One of the most widely recognized DevOps tools, Git is open source and free version control software. This distributed source code management (SCM) tool is used to track changes in files for software development and coordinate work effectively. Git tracks changes in any set of files being created by programmers developing source code together. It has been designed with speed, data integrity, and support for distributed, non-linear workflows (thousands of parallel branches running on different systems) in mind.

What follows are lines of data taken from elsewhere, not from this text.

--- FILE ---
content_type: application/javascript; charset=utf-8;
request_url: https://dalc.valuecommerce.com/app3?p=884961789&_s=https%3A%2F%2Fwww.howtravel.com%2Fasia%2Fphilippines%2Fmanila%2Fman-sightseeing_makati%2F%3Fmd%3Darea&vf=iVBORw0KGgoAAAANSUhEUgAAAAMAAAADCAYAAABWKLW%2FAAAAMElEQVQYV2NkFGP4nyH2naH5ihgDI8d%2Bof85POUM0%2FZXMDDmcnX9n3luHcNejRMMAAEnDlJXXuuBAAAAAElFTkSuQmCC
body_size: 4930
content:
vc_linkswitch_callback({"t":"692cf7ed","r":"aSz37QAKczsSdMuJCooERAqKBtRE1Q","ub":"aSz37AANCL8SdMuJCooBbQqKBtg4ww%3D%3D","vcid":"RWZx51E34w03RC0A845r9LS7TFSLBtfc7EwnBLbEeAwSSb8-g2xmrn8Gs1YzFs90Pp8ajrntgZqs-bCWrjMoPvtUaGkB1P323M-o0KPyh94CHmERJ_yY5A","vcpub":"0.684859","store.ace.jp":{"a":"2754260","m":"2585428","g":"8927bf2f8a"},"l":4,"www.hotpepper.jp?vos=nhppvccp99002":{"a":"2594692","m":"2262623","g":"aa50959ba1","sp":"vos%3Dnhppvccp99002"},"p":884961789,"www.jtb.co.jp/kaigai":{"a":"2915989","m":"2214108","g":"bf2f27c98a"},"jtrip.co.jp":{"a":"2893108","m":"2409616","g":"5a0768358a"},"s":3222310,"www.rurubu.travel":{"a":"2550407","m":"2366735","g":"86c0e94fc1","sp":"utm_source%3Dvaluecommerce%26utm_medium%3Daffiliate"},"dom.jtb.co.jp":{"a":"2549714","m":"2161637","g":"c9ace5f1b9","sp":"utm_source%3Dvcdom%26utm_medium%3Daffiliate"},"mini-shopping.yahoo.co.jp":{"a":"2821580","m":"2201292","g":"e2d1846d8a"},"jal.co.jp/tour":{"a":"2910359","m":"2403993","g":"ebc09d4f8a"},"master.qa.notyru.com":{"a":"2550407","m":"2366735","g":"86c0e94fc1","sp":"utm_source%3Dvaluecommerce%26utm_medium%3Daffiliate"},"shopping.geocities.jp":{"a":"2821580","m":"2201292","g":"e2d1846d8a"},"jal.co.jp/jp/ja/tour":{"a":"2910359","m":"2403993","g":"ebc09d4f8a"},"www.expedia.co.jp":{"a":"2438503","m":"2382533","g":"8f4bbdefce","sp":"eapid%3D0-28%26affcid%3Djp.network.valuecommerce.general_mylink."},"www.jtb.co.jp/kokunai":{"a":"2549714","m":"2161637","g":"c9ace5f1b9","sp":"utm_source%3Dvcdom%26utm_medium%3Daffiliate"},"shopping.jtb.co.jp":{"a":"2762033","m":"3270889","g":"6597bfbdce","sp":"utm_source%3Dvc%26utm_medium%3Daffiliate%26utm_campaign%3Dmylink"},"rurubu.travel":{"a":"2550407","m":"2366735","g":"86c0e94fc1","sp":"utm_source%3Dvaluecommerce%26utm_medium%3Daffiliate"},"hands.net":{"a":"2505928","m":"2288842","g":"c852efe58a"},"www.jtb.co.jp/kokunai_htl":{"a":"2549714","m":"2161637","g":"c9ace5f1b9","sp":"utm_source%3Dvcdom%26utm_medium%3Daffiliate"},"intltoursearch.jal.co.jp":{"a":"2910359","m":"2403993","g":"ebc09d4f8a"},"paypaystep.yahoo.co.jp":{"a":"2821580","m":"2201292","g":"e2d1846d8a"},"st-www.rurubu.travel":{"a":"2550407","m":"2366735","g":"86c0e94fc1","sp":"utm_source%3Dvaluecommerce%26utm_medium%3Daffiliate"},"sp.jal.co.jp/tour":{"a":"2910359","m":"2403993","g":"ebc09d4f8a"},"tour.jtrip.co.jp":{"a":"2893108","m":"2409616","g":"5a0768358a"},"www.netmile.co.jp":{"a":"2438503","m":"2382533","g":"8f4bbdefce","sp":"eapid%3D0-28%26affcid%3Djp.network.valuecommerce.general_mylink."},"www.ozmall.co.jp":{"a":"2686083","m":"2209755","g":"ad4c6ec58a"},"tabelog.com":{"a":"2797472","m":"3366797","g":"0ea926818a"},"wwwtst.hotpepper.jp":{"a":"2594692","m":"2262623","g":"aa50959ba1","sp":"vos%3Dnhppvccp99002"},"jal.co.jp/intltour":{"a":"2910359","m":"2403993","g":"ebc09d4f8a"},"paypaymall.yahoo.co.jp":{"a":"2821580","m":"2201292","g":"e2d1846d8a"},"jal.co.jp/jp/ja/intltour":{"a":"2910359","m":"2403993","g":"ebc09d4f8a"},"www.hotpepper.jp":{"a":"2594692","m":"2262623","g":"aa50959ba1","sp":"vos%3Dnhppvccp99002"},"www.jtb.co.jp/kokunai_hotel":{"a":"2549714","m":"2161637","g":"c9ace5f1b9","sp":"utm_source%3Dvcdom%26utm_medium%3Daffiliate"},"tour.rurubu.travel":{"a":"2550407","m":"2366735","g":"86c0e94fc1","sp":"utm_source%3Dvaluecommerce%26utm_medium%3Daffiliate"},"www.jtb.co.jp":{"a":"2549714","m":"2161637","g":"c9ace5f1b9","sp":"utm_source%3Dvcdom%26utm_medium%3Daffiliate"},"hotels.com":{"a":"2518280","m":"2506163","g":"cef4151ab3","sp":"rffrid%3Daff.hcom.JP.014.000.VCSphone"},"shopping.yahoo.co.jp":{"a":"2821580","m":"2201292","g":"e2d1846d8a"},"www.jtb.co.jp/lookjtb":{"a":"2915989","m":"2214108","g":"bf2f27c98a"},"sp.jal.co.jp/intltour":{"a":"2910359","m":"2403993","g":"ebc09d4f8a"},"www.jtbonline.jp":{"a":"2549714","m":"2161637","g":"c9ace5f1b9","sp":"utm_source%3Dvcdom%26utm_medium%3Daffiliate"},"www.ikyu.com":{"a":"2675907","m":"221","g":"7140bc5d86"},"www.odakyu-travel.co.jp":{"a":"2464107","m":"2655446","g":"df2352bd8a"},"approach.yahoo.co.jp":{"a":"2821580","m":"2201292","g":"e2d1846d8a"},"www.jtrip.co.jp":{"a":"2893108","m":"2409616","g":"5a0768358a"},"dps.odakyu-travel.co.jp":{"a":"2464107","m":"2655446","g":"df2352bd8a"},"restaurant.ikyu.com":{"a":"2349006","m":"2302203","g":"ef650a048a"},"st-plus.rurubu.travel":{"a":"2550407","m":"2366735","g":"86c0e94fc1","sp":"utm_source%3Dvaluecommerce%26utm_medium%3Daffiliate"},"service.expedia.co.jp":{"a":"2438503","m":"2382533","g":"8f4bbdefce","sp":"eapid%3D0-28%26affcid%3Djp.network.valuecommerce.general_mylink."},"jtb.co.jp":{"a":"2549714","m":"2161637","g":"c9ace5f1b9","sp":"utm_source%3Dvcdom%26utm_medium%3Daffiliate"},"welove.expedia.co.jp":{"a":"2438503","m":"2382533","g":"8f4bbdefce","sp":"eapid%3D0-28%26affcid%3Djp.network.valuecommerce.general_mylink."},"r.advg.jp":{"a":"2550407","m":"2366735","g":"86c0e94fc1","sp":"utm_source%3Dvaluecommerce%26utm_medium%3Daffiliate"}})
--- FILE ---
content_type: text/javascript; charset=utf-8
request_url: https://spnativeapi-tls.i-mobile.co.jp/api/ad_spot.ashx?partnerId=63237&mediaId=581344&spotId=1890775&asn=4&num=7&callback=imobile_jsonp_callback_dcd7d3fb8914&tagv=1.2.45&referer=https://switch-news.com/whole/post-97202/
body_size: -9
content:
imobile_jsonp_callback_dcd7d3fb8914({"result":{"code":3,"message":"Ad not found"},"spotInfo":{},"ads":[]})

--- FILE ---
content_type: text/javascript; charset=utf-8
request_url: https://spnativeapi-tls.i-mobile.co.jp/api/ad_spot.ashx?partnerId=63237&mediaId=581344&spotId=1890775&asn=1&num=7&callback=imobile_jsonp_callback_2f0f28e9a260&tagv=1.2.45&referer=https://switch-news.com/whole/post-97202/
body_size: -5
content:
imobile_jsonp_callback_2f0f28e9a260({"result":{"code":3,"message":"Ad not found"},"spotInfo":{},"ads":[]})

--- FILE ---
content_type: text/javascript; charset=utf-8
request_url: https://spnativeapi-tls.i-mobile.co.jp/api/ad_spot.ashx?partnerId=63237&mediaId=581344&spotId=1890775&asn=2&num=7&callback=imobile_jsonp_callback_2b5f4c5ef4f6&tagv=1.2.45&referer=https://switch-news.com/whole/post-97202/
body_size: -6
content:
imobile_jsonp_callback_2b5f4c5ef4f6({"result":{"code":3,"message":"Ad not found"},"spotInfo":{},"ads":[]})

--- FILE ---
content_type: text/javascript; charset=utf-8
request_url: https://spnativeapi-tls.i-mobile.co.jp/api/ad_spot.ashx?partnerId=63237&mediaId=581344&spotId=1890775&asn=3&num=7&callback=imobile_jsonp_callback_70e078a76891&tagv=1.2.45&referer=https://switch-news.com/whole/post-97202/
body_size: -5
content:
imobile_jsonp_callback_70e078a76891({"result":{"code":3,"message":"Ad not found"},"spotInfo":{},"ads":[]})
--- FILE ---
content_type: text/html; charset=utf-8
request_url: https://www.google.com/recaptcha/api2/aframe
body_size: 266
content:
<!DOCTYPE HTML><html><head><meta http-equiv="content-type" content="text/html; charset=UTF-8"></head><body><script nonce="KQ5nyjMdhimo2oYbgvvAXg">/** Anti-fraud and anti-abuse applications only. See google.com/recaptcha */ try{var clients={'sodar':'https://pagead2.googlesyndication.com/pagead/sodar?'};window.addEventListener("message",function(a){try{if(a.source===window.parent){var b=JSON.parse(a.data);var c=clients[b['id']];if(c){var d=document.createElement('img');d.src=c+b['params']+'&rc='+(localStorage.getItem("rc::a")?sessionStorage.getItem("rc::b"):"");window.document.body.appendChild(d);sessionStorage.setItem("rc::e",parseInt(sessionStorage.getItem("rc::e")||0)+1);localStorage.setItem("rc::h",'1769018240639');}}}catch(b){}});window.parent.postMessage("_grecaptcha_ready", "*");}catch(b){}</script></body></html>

GitHub is the world’s most advanced and largest development platform. It provides web hosting for software development as well as version control utilizing Git. Currently it is used by more than 56 million users and over 3m organisations worldwide. It provides the distributed version control of Git (see above) but also offers access control, bug tracking, software feature requests, task management, continuous integration, and wikis for every project.
Configuration management (CM) is critical to any system as it is the process by which changes in the system are tracked, properly implemented and controlled. Further, if not automated, CM can be laborious, resource draining, and prone to costly errors. It implements configuration tools for such repetitive administrative tasks such as version management, regulatory compliance, feature releases, and processes automation, etc.
Chef is an open-source cloud configuration management and deployment application that helps orchestrate servers in a cloud or just in a departmental data centre. Chef enables programmers and system administrators to work together. Instead of developers writing applications and then waiting on Ops staff to figure out how to deploy the software, Chef serves both communities. Chef offers a continuous delivery model by enabling effective and automated workflow.
Ansible is a leading open source tool that provides simple but powerful automation for cross-platform computer support. Unlike more simplistic management tools, Ansible users (like system administrators, developers and architects) can use Ansible automation to install software, automate daily tasks, provision infrastructure, improve security and compliance, patch systems, and share automation across the entire organisation. Ansible allows you to configure not just one computer, but potentially a whole network of computers at once, and using it requires no programming skills.
If you are looking for a DevOps tool to automate your software testing, Selenium is a good bet. You can also use it to automate boring, web administration tasks. Selenium is an open source software released in 2018. It provides a portable framework to carry out the tests in addition to authoring functional tests with no need of learning a scripting language.
The rationale behind automation is to eliminate human involvement in certain tasks by using technology to automatically execute those tasks. Automation testing or test automation employs software applications, apart from the software being developed, to execute test cases automatically, compare outcomes, and report defects. This process is performed over and over to deliver high-quality software to end-users. Automation testing is an integral part of software development and is less prone to error.
Software security is one of the prime concerns of any DevOps team. Using the Splunk tool, you can collaborate together on an incident and be aware of the rising security threats at the same time. The tool further gives DevOps professionals an option to mitigate such risks instantaneously using techniques such as file detonation, device quarantine, etc.
Similar to Splunk, Nagios monitors applications and servers as well as your overall business infrastructure. Nagios alerts the users in case a particular fault occurs on the backend or any device fails. It also regularly maintains a performance chart and monitors trends to alert the user of a possible failure which may occur.